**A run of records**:
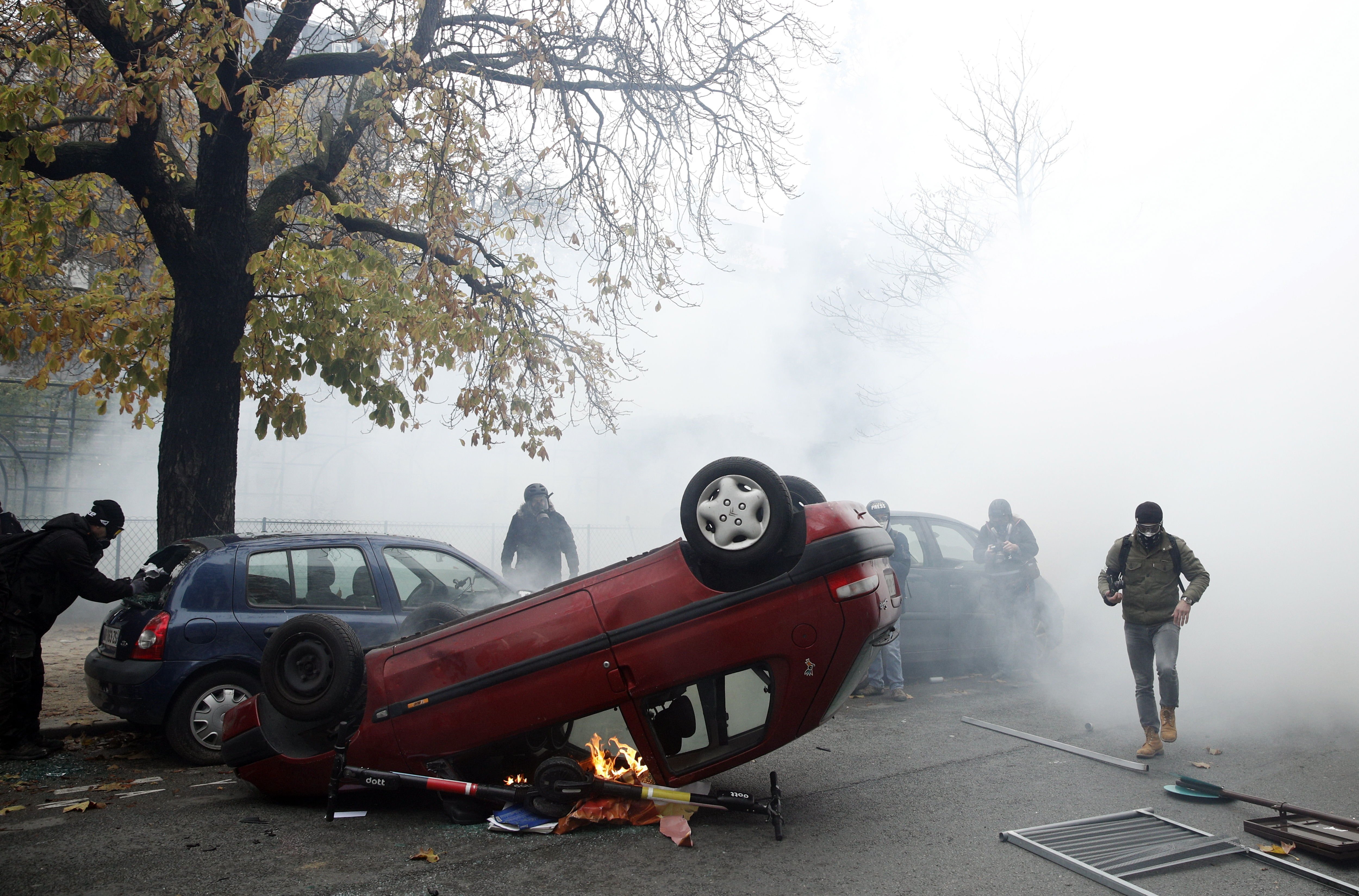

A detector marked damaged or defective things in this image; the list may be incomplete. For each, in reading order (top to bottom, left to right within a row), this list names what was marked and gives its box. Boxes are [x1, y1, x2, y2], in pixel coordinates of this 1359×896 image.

broken car window [246, 547, 381, 609]
broken car window [383, 547, 514, 617]
overturned red car [223, 460, 902, 821]
broken car window [639, 663, 772, 772]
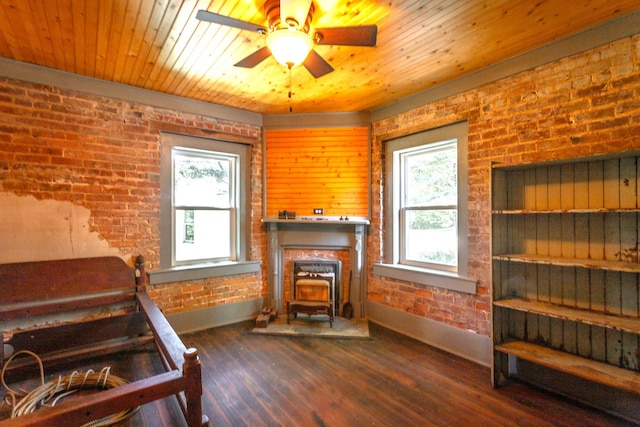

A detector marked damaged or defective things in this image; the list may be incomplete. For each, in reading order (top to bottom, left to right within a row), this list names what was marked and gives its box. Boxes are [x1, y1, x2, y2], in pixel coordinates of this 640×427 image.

peeling plaster patch [0, 193, 120, 264]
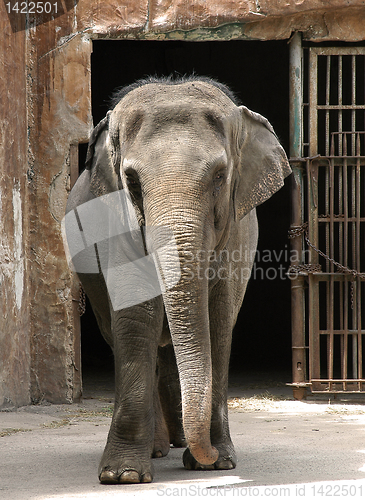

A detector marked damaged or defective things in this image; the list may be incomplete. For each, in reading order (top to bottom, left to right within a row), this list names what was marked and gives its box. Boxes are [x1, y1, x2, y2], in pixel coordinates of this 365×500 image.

rusty metal post [288, 32, 306, 398]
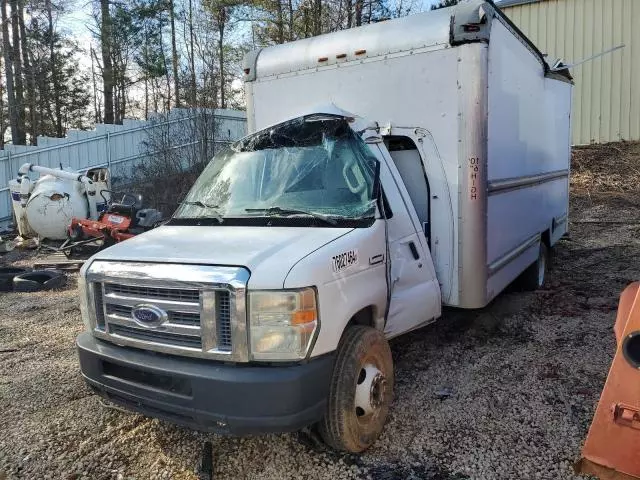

**Problem**: Turn the records above into a Markdown table with the columns "No." and "Text", one numbered row per line. Skip blank lines, and leave the pictures out.

**Answer to the exercise**:
| No. | Text |
|---|---|
| 1 | A detector marked damaged or defective things in this image; the list may be incomplete. For each, in reading order (top to bottom, left to right within a row), this list names what was marked and gives its box. Boxes are [x1, y1, x2, y2], in pixel coordinates of this 1359×896 image. |
| 2 | broken car window [246, 547, 381, 609] |
| 3 | broken car window [383, 547, 514, 617] |
| 4 | overturned red car [223, 460, 902, 821] |
| 5 | broken car window [639, 663, 772, 772] |
| 6 | A detector marked damaged or defective things in this image; the list may be incomplete. For each, in reading order (top to bottom, left to right within a row), this list names what was marked and gives its box. Boxes are [x1, y1, x2, y2], in pixel coordinates of this 640×427 image. |
| 7 | peeling plaster patch [0, 193, 120, 264] |
| 8 | A detector marked damaged or defective things in this image; the list may be incomplete. For each, in reading order (top to bottom, left to right within a row), this list names what was marked and gives its box. Boxes are [x1, y1, x2, y2], in pixel coordinates of this 365×500 image. |
| 9 | rusty metal post [288, 32, 306, 398] |